Surrendering When You’re Ready To We experience an indescribable shock and denial when things are changing. I know for me, I wished for years that things would go back to how they were when my dad was well and alive. I waited for years refusing to give up on this idea that we would all be together. It became all or nothing. We found our way to peace through exhaustion from trying to fight reality. Exhaustion, fear, sadness and grief led to a lot of nights falling asleep in hospital waiting rooms, sitting in our family room in a comfortable silence unbothered as the time escaped us, days of having to problem solve issues that we’d go to my dad for and having to participate and get passed along to various school, family and work events because everyone’s life was going on including celebrations. We kept going and the only good part of that was getting exposed to seeing genuine happiness from people we loved and someday wishing that again for ourselves. Surrendering was a hard place to get to because for so long I felt that if I did that then that would mean I was okay without going on without my dad. I compartmentalized heavy.

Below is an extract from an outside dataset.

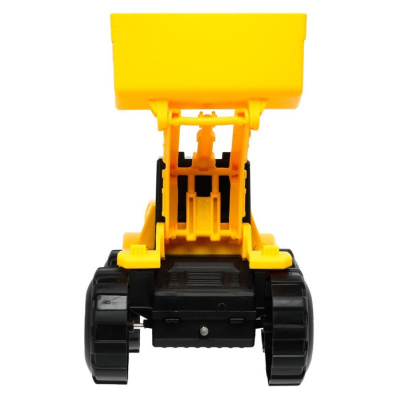 Машинка CAT Бульдозер Технопарк M524-H11258-TRACTOR-R-САТ 04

Don’t Rush Or Push Past the FeelingsIt was hard. I remember taking each day at a time. It was so heavy- the weight of it all, my body was too exhausted to even think ahead to the next day. We were in survival mode for years. Even thinking about the discomfort in those years after my losses is bittersweet to reflect on because getting to where I’m at now seemed impossible. I remember staying up crying and wishing for a sense of peace in my life for so long- the pain was so overwhelming. I went from crying at the end of these holidays when I knew I’d be alone to sharing my feelings with my friends on these days to talking about it in therapy to now mentioning my dad and memories of him more often during these times with my family. Quite plainly, when holidays and events came around it made me more aware of his absence. It still does. The only thing that’s changed it how I let the feelings flow – more openly now.
That Consistent Source Of Support The things that remained the same and that I know for sure, is that through all of that discomfort and processing of my feelings as life continued before my eyes was that my brother and sister were beside me through it all. That consistency of having them with me saved me and made those holidays easier to get through because I knew they were feeling the exact same thing even without telling me. For you, that may be a close family member, friend or someone in your community or the grief community that you can connect with and know that they’re there for you, even when words escape you.
Staying Hopeful That Someday You Will Find Peace, It Doesn’t Have To Be Today Or Tomorrow I began to want the things I had seen others around me have. Years after losing my dad I forgot what it was like to feel happiness around the holidays. It was another day. I would stay off of social media and limit myself from seeing or being a part of more than I had to because it simply was too hard to. We found our way back on our own terms. We connected to things that we enjoyed and got to them at our own pace. Even as the time passes, we come back to the things that have gotten us through for all of those years whether we were in a hospital waiting room or a dinner table set in front of a Christmas tree, we got through.